* [Problem requirements]: Please write out only the lines from the line with "Zapatos sevillanas" to the line with "28 Ash St, Floral", inclusive, exactly as they stand below, without the pictures.

═════ Records for this exercise ═════

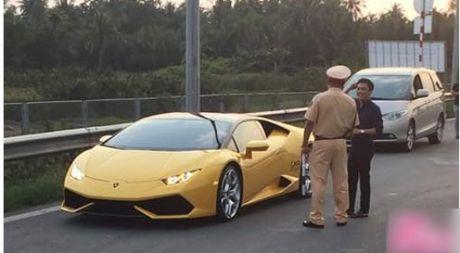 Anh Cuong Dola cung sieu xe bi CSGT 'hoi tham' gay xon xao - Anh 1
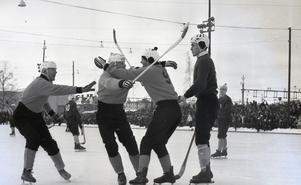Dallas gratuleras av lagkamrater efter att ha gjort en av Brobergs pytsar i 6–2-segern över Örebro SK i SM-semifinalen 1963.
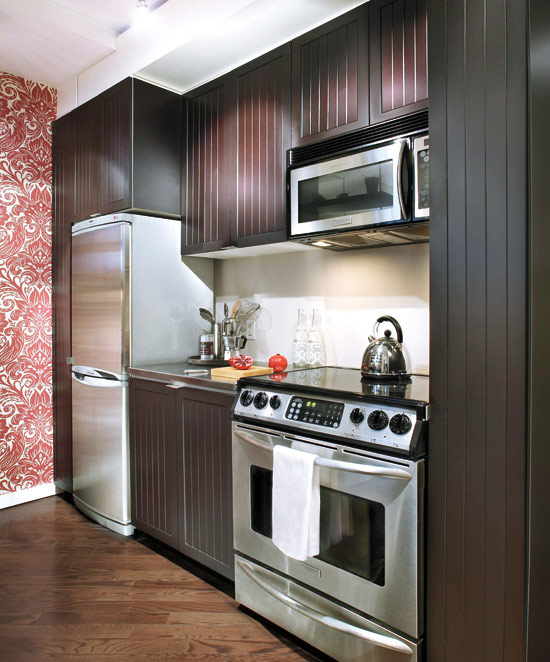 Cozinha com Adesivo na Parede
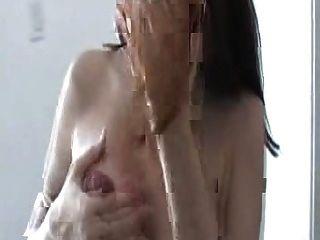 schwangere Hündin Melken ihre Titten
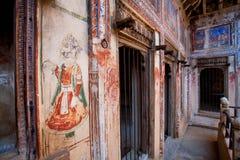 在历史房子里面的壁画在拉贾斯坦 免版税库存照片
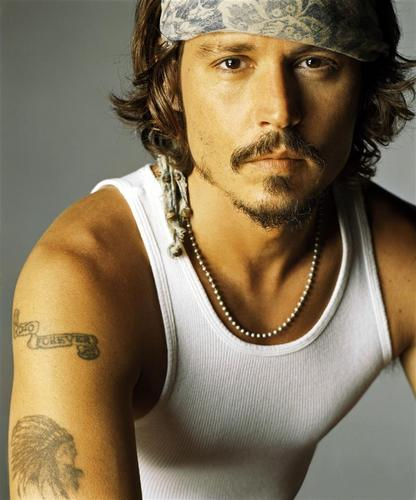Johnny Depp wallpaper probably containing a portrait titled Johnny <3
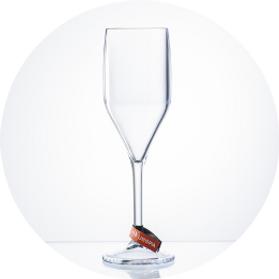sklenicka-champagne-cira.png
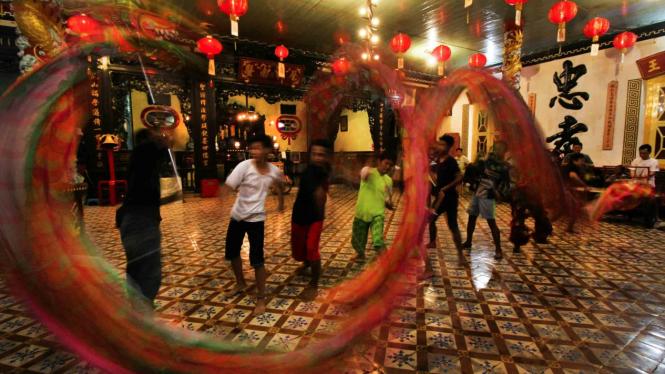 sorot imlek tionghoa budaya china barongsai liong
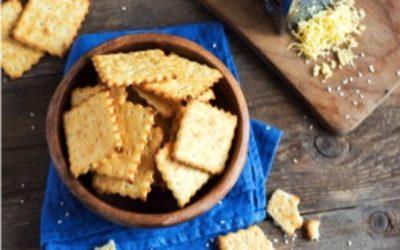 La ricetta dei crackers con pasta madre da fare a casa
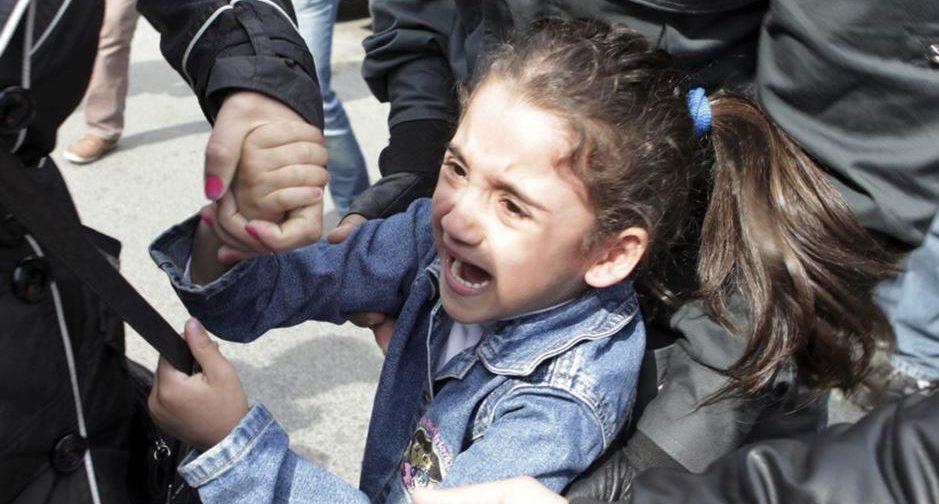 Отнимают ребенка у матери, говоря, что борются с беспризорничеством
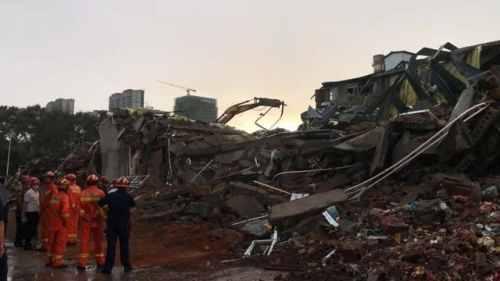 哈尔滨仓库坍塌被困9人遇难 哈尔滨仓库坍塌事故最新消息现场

═════
═════ Records for this exercise ═════

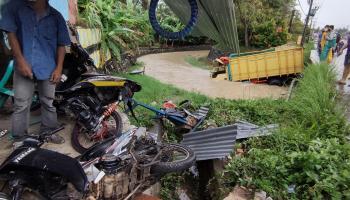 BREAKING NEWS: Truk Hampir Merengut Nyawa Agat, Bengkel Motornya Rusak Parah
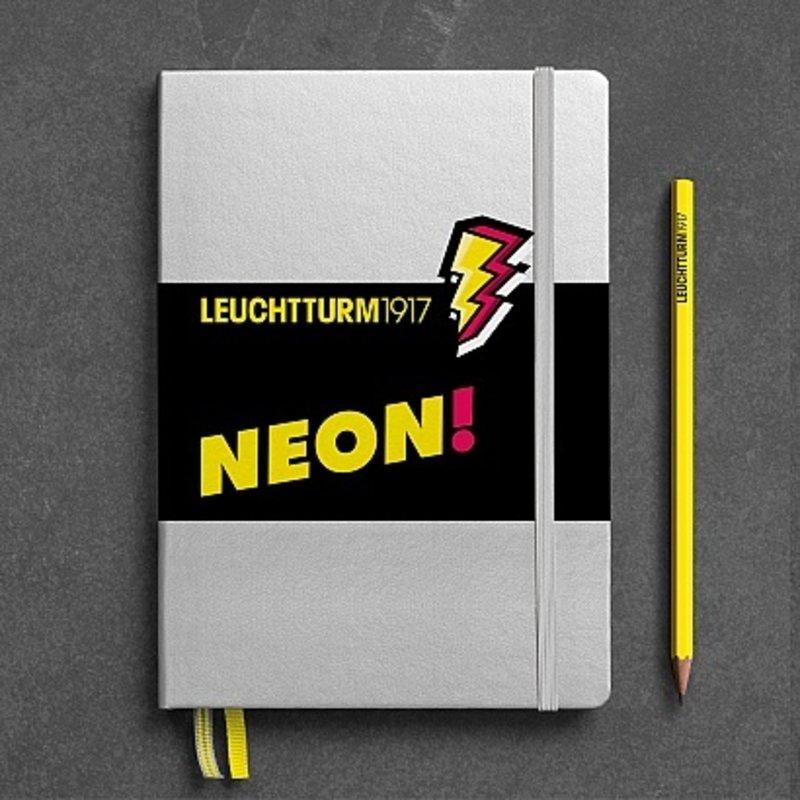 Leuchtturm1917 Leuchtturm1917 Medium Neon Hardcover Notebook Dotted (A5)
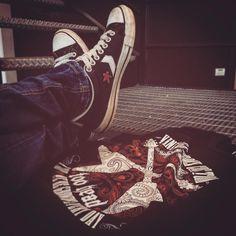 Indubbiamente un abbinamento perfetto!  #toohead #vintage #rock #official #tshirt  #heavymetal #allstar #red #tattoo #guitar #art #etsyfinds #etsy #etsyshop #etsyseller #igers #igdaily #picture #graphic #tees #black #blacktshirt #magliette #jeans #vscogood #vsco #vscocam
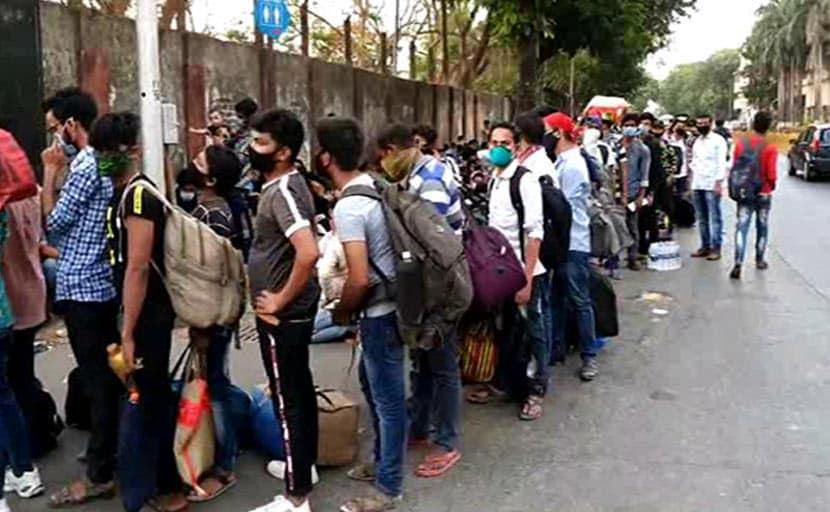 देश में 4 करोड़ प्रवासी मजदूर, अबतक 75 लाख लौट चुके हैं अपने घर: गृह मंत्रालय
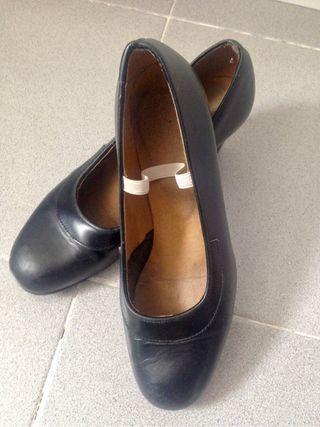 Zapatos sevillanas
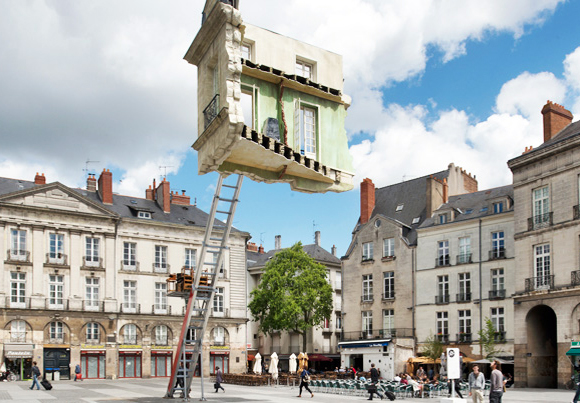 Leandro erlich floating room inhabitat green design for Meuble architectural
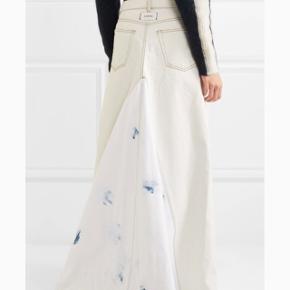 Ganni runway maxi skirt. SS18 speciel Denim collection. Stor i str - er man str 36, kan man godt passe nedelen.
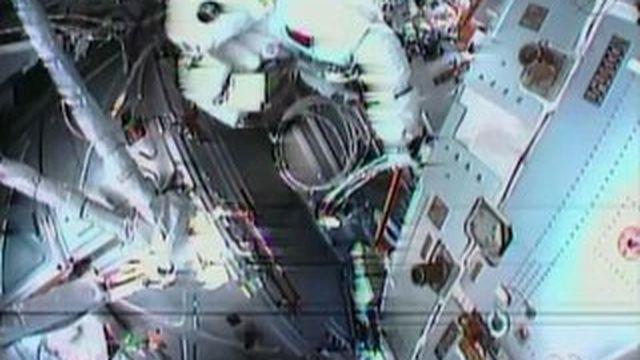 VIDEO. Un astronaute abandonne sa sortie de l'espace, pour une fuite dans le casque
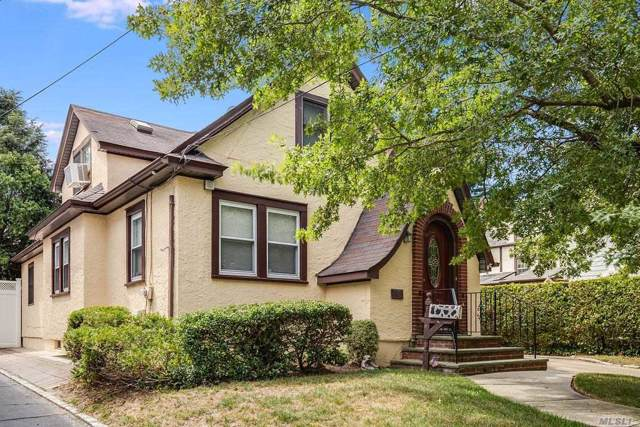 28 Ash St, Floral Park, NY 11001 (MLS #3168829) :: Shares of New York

═════

* [Task answer]:
 Zapatos sevillanas
 Leandro erlich floating room inhabitat green design for Meuble architectural
 Ganni runway maxi skirt. SS18 speciel Denim collection. Stor i str - er man str 36, kan man godt passe nedelen.
 VIDEO. Un astronaute abandonne sa sortie de l'espace, pour une fuite dans le casque
 28 Ash St, Floral Park, NY 11001 (MLS #3168829) :: Shares of New York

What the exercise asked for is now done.